I picked up a silver picture frame. Ellen’s middle-aged face smiled back at me. A small child clung to either arm—perhaps her nieces, because she didn’t have children of her own. Anger swirled inside me. So many lives interrupted. I placed the picture on the shelf where it should have been.

As I turned to leave, I spotted her butterfly keychain on the kitchen counter covered in flour from an open bag spilling from the top shelf. I pulled the key chain from the mess and the key to her silver Buick dangled in front of my eyes.

She’d want me to take it. It was the end of the world, for heaven’s sake. So why did I feel so guilty? I wiped the flour off the keys and stuck them in my pocket. Flour was in aisle seven. I recognized that particular bag from a sale they had last week. Two for $2.99. She must have taken advantage of it. I blinked, trying to rid my mind of all the useless information from my job. A lot of help it did at the end of the world.
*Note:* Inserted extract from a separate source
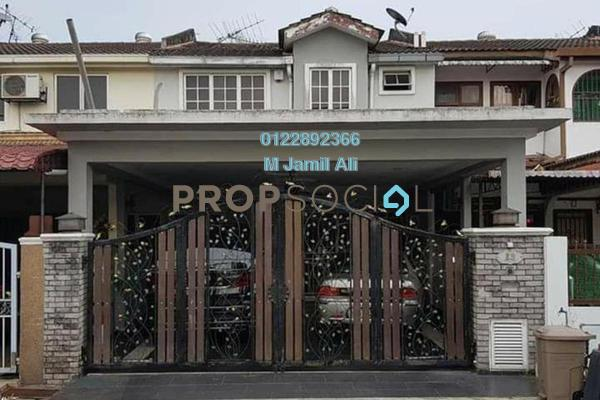 For Sale Terrace at Taman Muhibbah, Kajang Freehold Fully Furnished 4R/3B 550k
Holding the barrel of the shotgun in front of me, I snuck back into the hall and climbed down the main stairs. The branch I’d used to prop the door closed lay on the sidewalk, the glass from the front door shattered on the first five steps.

I stepped over the mess and found Ellen’s silver Buick right where she always parked it.
Bingo.

I steered the car down Fairhaven Road, watching for any signs of movement. Even a stray cat or a pigeon would give me hope. But, the streets were as empty as ever. I pulled into the Save ’n Shop lot and parked two inches from the front door in the emergency fire lane in case I needed to make a speedy getaway. This time, I wasn’t even going to try kicking the glass with my sneaker. Feeling all badass like the Terminator, I fired the shotgun at the front glass door. The pane shattered, and I stepped through the wreckage. It made a large noise, but I’d be gone before the imps arrived to investigate. Hopefully.
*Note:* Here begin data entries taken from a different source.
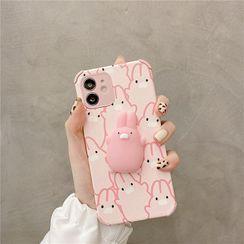 Zone Zero - Squishy Rabbit Phone Case - iPhone 12 Pro Max / 12 Pro / 12 / 12 mini / 11 Pro Max / 11 Pro / 11 / SE / XS Max / XS / XR / X / SE 2 / 8 / 8 Plus / 7 / 7 Plus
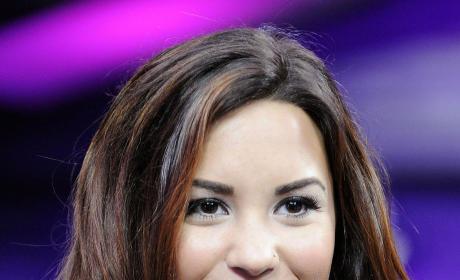 Demi Lovato with Dark Hair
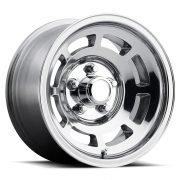 style-23-polished-1000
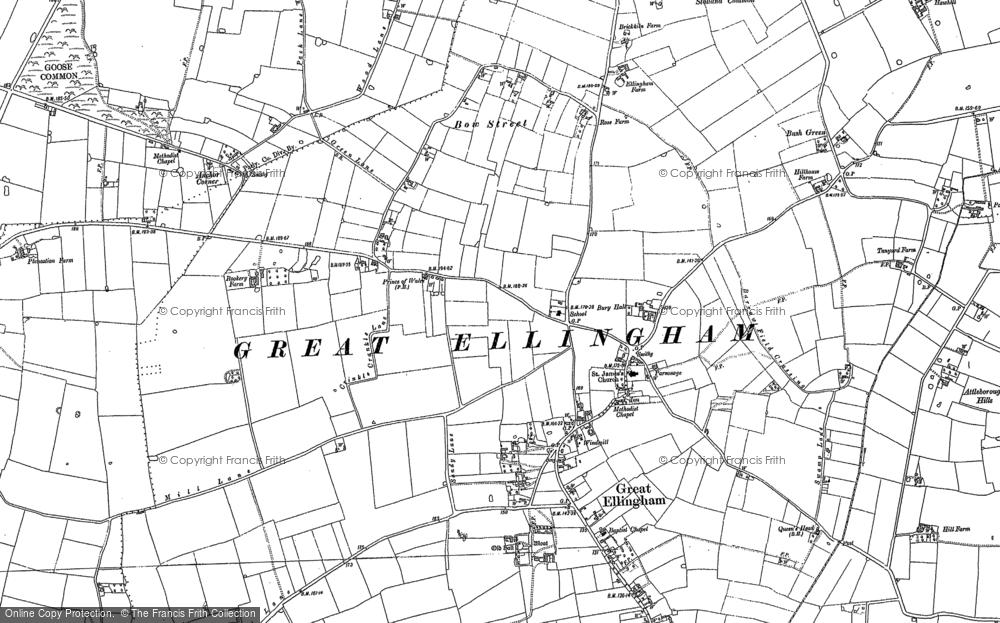 Map of Great Ellingham, 1882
Without the light music blaring through the overhead speakers, the store lay eerily silent. The only light came from the sun shining through the front glass windows. Shadows covered the back of the store where the deli and bakery sat—two places I didn’t need to visit anyway. The meat and seafood had already started to rot, and the sickly, sweet smell choked me. Al, the store manager, who insisted we throw away every fruit with so much as a bruise, would have had a heart attack.